O ministro Flávio Dino, do Supremo Tribunal Federal (STF), determinou que os presidentes de todos os partidos com representação no Congresso Nacional expliquem, em até dez dias úteis, se interferem na destinação de emendas parlamentares. A intimação, proferida nesta quarta-feira (15), foi motivada por uma entrevista do presidente do Partido Liberal (PL), Valdemar Costa Neto, à GloboNews, na qual ele confirmou a prática. O caso ocorre em meio a outras investigações, como o bloqueio de R$ 6,1 milhões de Eduardo Cunha por suspeita de desvio.
Entrevista que gerou a intimação
Na terça-feira (14), Costa Neto afirmou ao programa Estúdio i, da GloboNews, que dirigentes partidários interferem na indicação de emendas. “Valdemar Costa Neto é um político de destaque e preside um dos maiores partidos brasileiros, logo, suas afirmações públicas merecem atenção”, escreveu Dino no despacho. O ministro é relator da Arguição de Descumprimento de Preceito Fundamental (ADPF) nº 854, que apura irregularidades na execução das emendas.
O fato é que a declaração ocorreu no mesmo dia em que Dino já havia determinado que o Congresso explicasse se políticos sem mandato interferem no processo. Para o ministro, a prática viola os princípios da moralidade, legalidade e finalidade. “Em decisão de 14 de julho de 2026, ressaltei que a proposição e a deliberação sobre emendas parlamentares constituem prerrogativas inerentes ao exercício do mandato parlamentar”, destacou.
O que os partidos precisam esclarecer
Cada legenda deverá responder se seu presidente dispõe de cotas, reservas ou qualquer mecanismo de alocação de emendas. Também precisam informar a natureza, finalidade e abrangência desses mecanismos, além de quem autoriza e delibera sobre seu uso.
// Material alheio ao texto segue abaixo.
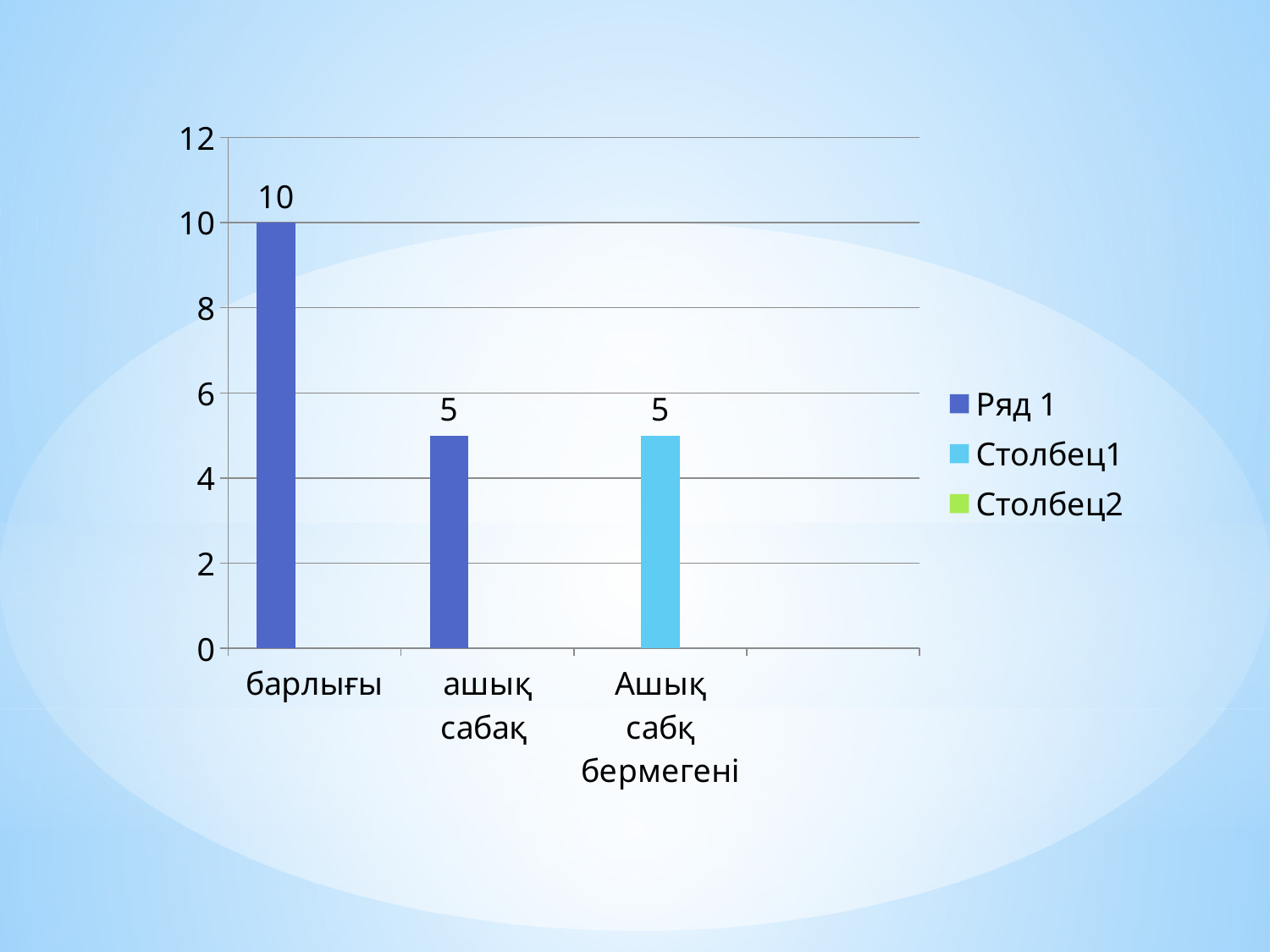
Is the value for барлығы greater or less than 8? greater What is the value for ашық сабақ? 5 Is the value for ашық сабақ greater or less than 6? less What is the value for барлығы? 10 Which category has the highest value? барлығы What is the value for Ашық сабқ бермегені? 5 What is the difference between the values for барлығы and ашық сабақ? 5 What is the maximum value shown on the vertical axis? 12 How many categories are shown on the x axis? 3 Which is larger, the value for барлығы or the value for Ашық сабқ бермегені? барлығы How many series does the legend list? 3 What kind of chart is shown on the slide? bar chart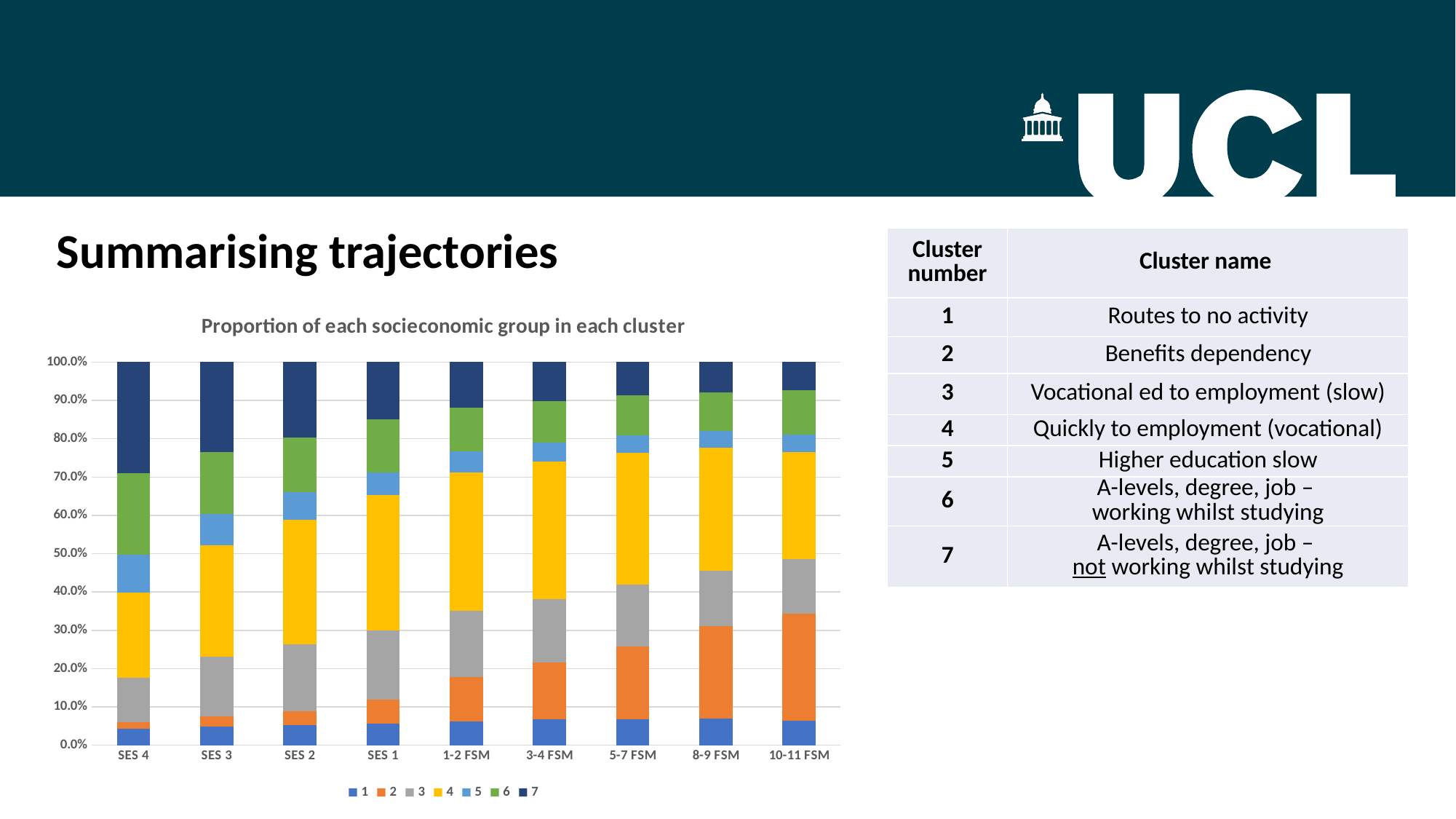
What is the total height of the SES 4 stacked bar? 100.0% What is the title of the chart? Proportion of each socieconomic group in each cluster Is the share of cluster 4 in the 1-2 FSM bar greater or less than 30%? greater Is the share of cluster 7 in the SES 4 bar greater or less than 20%? greater What kind of chart is shown on the slide? Stacked bar chart Is the share of cluster 2 in the 10-11 FSM bar greater or less than 20%? greater Moving from SES 4 to 10-11 FSM along the x axis, does the share of cluster 2 rise or fall? rise How many socioeconomic group categories are shown on the x axis of the chart? 9 How many series does the chart's legend list? 7 Which category has the largest share for cluster 7? SES 4 Which category has the largest share for cluster 2? 10-11 FSM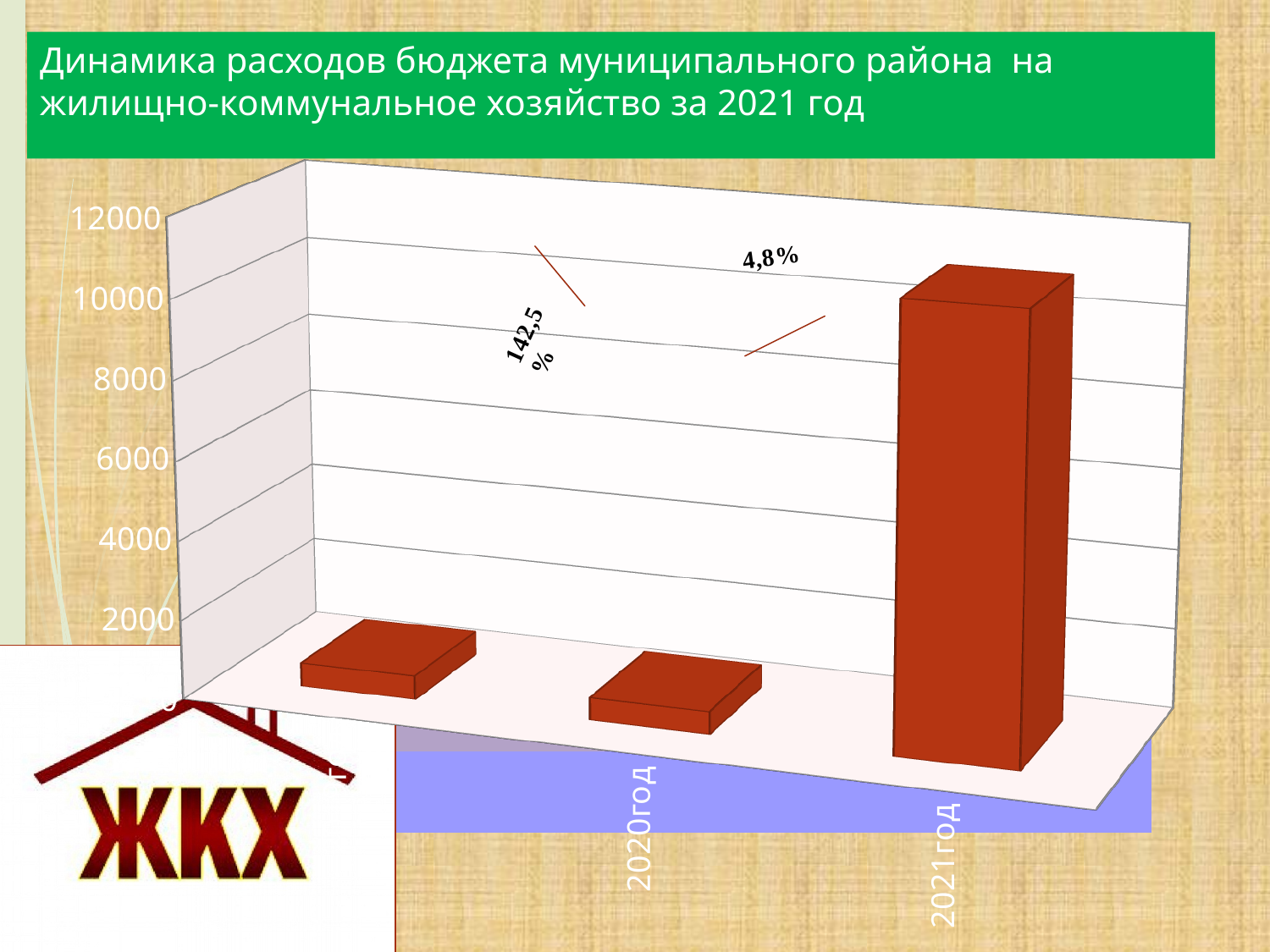
What kind of chart is shown on the slide? bar chart Does the value rise or fall from 2020год to 2021год? rise Is the value for 2020год greater or less than 2000? less Which is larger, the value for 2020год or the value for 2021год? 2021год What percentage annotation is written near the top of the chart, to the right of the 142,5 % label? 4,8% Is the value for 2021год greater or less than 12000? less What is the highest value shown on the vertical axis of the chart? 12000 How many bars are plotted in the chart? 3 Which category has the highest bar in the chart? 2021год Is the value for 2021год greater or less than 8000? greater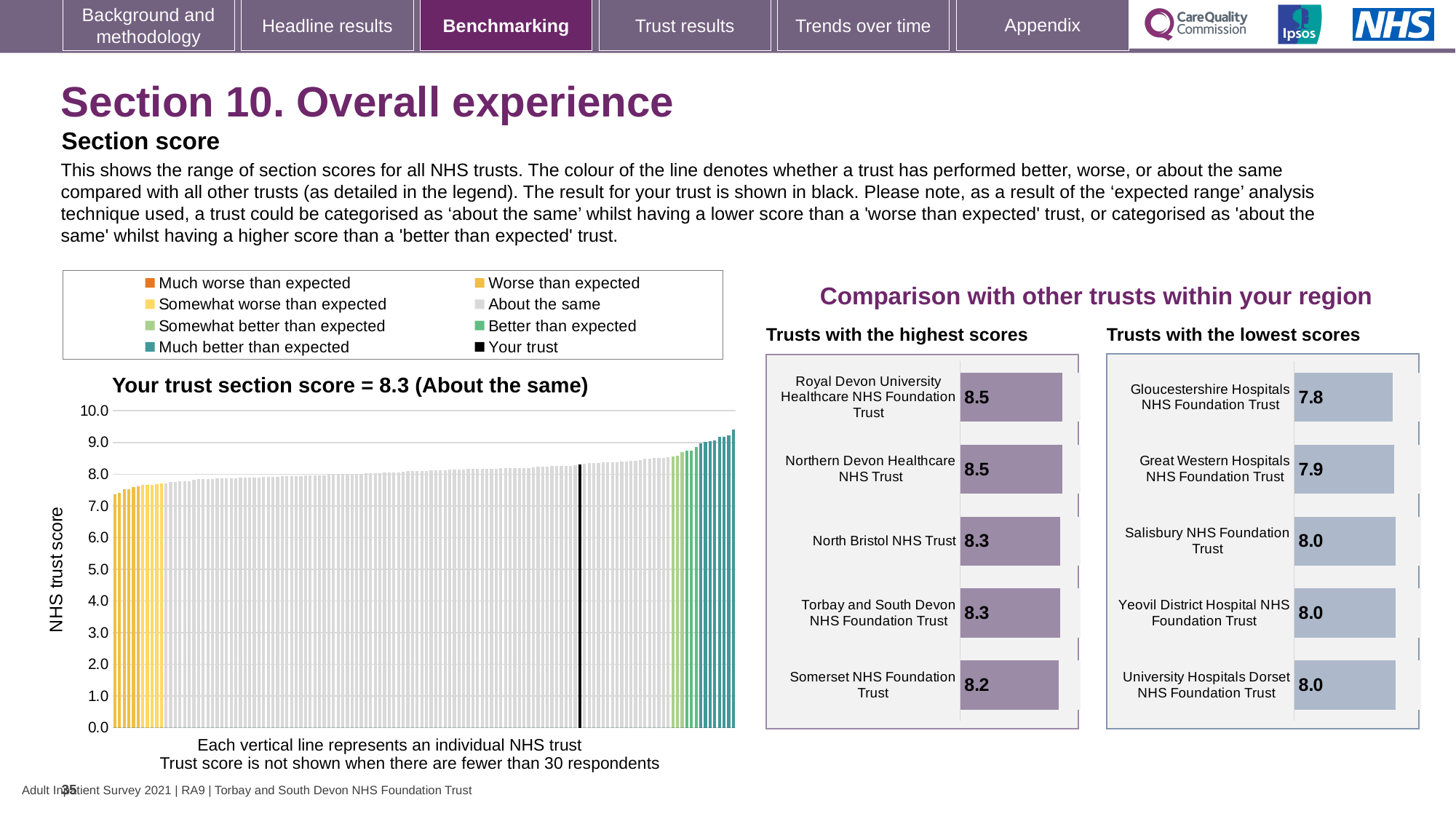
In the 'Your trust section score' chart, is the value of the leftmost (lowest) bar greater or less than 8.0? less What is the y-axis label of the 'Your trust section score' chart? NHS trust score In the 'Trusts with the highest scores' chart, which trust has the lowest score? Somerset NHS Foundation Trust How many entries does the legend above the 'Your trust section score' chart list? 8 In the 'Trusts with the highest scores' chart, what is the difference between the scores of Royal Devon University Healthcare NHS Foundation Trust and Somerset NHS Foundation Trust? 0.3 How many trusts are shown in the 'Trusts with the lowest scores' chart? 5 In the 'Trusts with the lowest scores' chart, which trust has the lowest score? Gloucestershire Hospitals NHS Foundation Trust In the 'Trusts with the lowest scores' chart, which has the larger score: Great Western Hospitals NHS Foundation Trust or Gloucestershire Hospitals NHS Foundation Trust? Great Western Hospitals NHS Foundation Trust What kind of chart is the 'Your trust section score' chart on the left of the slide? bar chart In the 'Your trust section score' chart, do the bar heights rise or fall from left to right? rise In the chart titled 'Your trust section score', what is the section score for your trust? 8.3 In the 'Trusts with the highest scores' chart, what is the score for Somerset NHS Foundation Trust? 8.2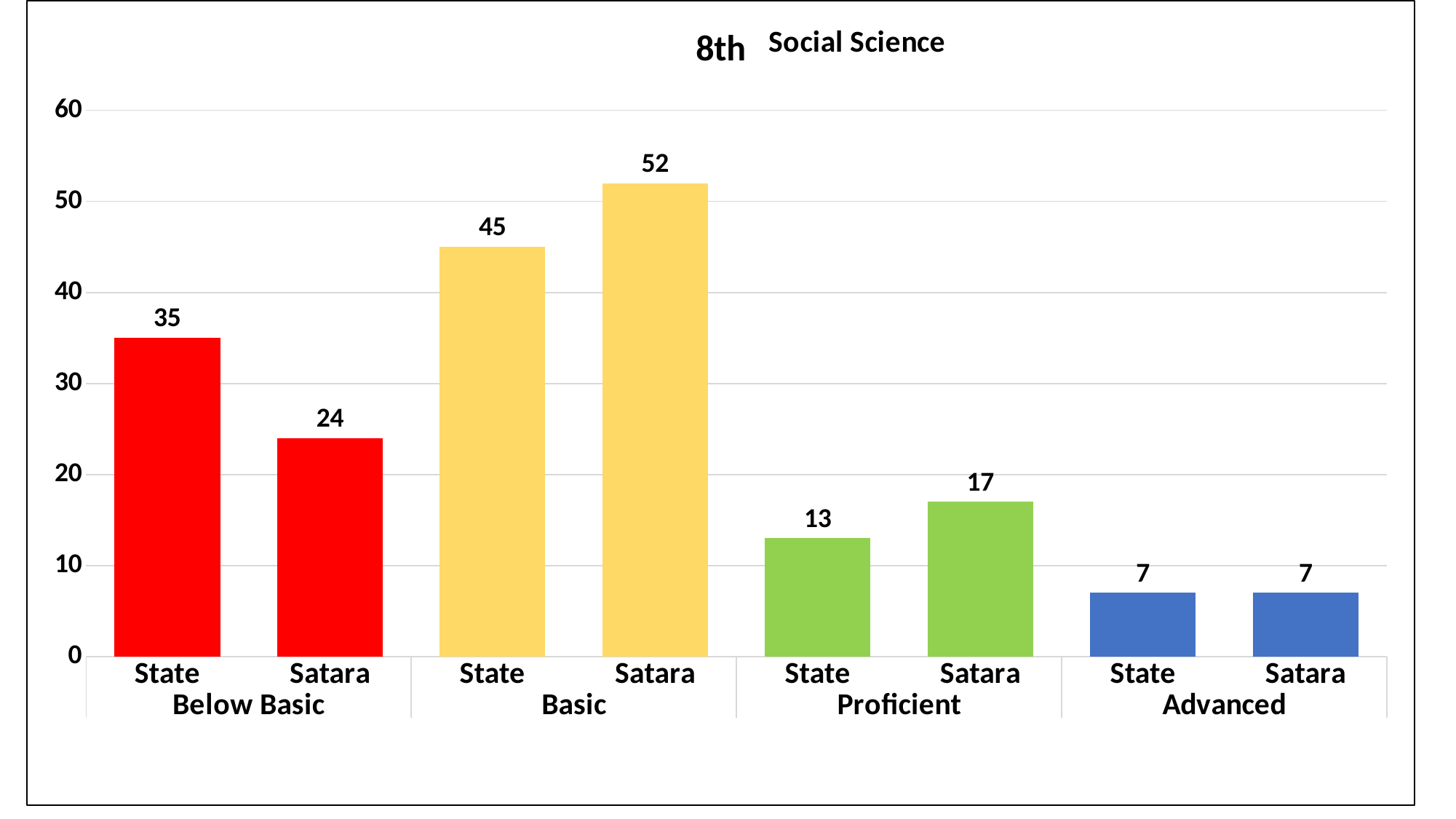
What is the difference between the State and Satara values for Below Basic? 11 Which is larger for Proficient, the State value or the Satara value? Satara What is the difference between the Satara and State values for Basic? 7 What is the State value for Below Basic? 35 What is the State value for Advanced? 7 What is the Satara value for Proficient? 17 What is the title of the chart? 8th Social Science Which bar has the highest value on the chart? Satara, Basic What is the Satara value for Basic? 52 What kind of chart is shown on the slide? bar chart Is the State value for Basic greater or less than 40? greater How many performance level groups are shown on the x axis? 4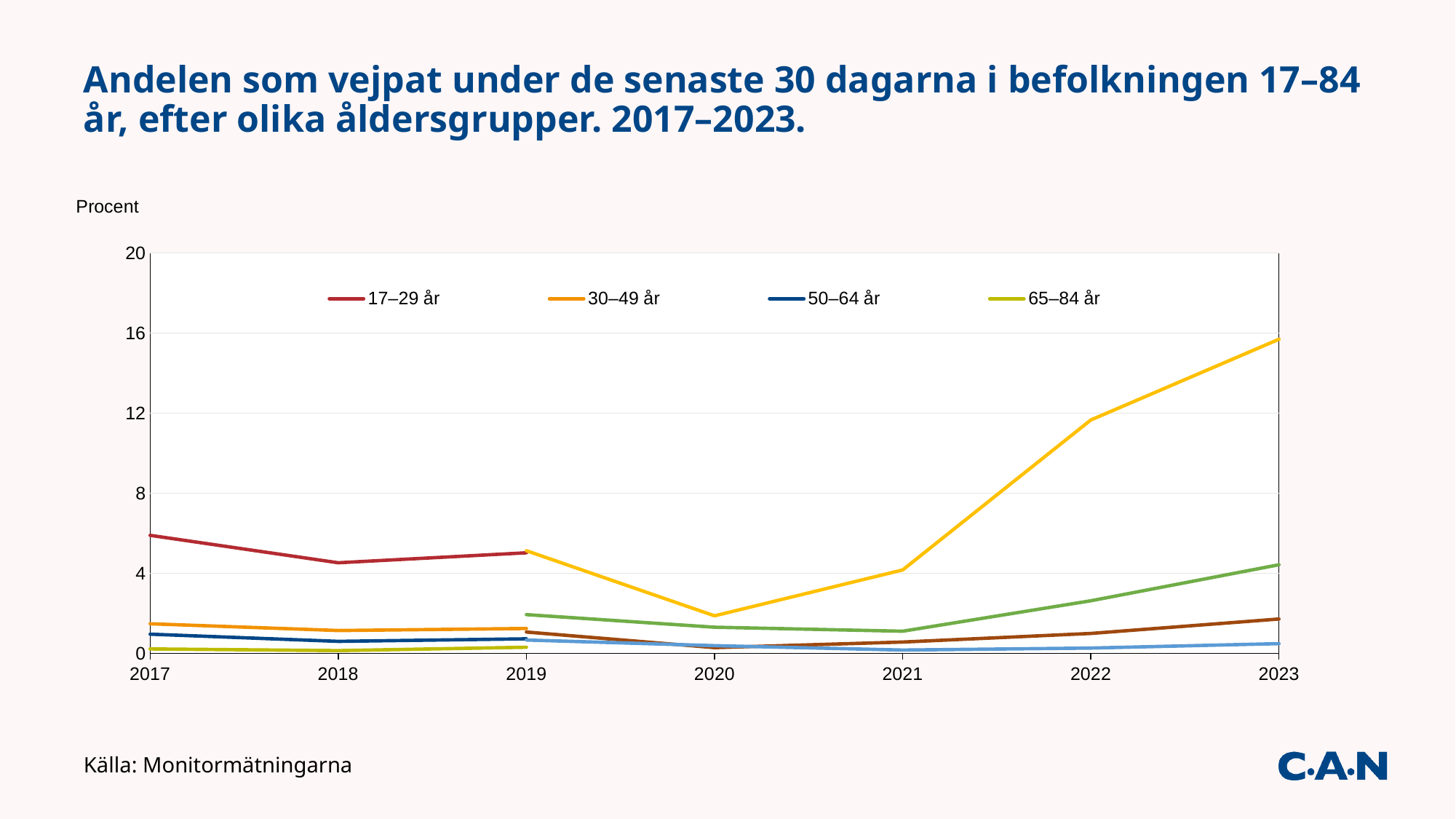
Is the value for 17–29 år in 2017 greater or less than 4? greater How many series does the legend list? 4 Does the topmost line rise or fall from 2020 to 2023? rise Does the 17–29 år line rise or fall from 2017 to 2018? fall What kind of chart is shown on the slide? Line chart Which is larger in 2017, the value for 17–29 år or the value for 30–49 år? 17–29 år What label is shown above the y axis of the chart? Procent Which age group has the highest value in 2017? 17–29 år Is the value for 30–49 år in 2017 greater or less than 4? less Is the value for 65–84 år in 2019 greater or less than 4? less How many years are shown along the x axis? 7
Dino quer ainda o fundamento jurídico-normativo que embasa a prática e o instrumento de formalização, como normas ou atas.
“Não obstante, fatos públicos e notórios, consubstanciados em manifestações aparentemente contrárias a essa premissa, suscitam, ao menos em tese, dúvidas quanto à sua estrita observância”, escreveu o ministro. A decisão atinge 21 partidos: Avante, Cidadania, MDB, Missão, Novo, PCdoB, PDT, Podemos, PP, PRD, PSB, PSD, PSDB, PSOL, PT, PV, REDE, Republicanos, Solidariedade e União Brasil, além do próprio PL.
Bloqueio de bens e reação da defesa
Na sexta-feira (10), Dino determinou o bloqueio de R$ 119 milhões em bens de Costa Neto e de R$ 6 milhões do ex-deputado Eduardo Cunha. A defesa do presidente do PL classificou as medidas como baseadas em “premissas frágeis, inferências subjetivas e uma indevida criminalização da atividade político-partidária”. Costa Neto nega crimes e considera “natural e legítimo, no sistema democrático, que um presidente partidário dialogue com parlamentares”.
Caso as informações do presidente do PL sejam procedentes, “constituem uma novidade relevante”, já que a apuração em curso no STF desde 2021 não contém registro dessa modalidade de emendas. Dino justificou que os esclarecimentos são “relevantes para subsidiar a definição de providências eventualmente necessárias ao aperfeiçoamento dos mecanismos de transparência e rastreabilidade das emendas parlamentares”. A decisão também ocorre em um contexto de outras ações do STF, como a condenação de Eduardo Bolsonaro a 4 anos de prisão.